While the bird of prey explication suffices for the sounds, silent flight, and piercing eyes, what accounts for the Mothman being four times the size of the average owl? A 2010 episode of the schlockfest MonsterQuest may have provided the answer. On the program, Nickell drove subjects down a dark road lined with plywood Mothman cutouts with bike reflectors for eyes, and all reported that the object was larger than it actually was.

Nickell explained, “It’s very hard to judge the size of something seen at night at an unknown distance, and if you misjudge how far away it is, you misjudge its height by the same proportion.” Also, intense fear and disturbing memories can cause the object grow in size over time in the person’s mind.

It’s also telling the there are no diurnal Mothman encounters. Just like UFOs land in the Nevada desert as opposed to Times Square, very few retold cryptozoological run-ins take place during the day. That doesn’t make for near as compelling a campfire tale or sleepover story.

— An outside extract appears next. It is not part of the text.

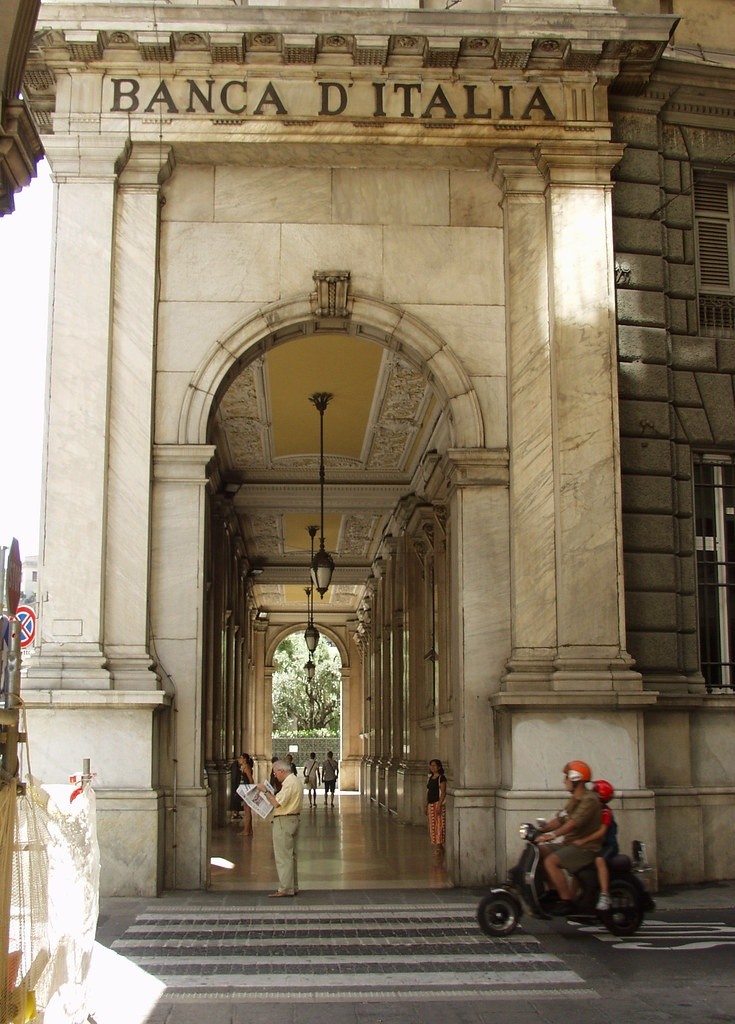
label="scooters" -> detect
[475,817,660,936]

Moreover, exaggeration and revision became prevalent in subsequent retellings of Mothman confrontations as such tales became folklore. Like the Mothman, folk tales take on various forms that reflect the interest, motivation, and mindset of the narrator. That’s why the creature has been described as a demon, alien, beastly bird of prey, or hideously overgrown insect escaped from a Kafka novella. It can have horns, claws, or bulging eyes, depending on the storyteller. But while just such a statue of the beast stands in Point Pleasant, it bears little resemble to the creature reported by the original 1966 eyewitnesses.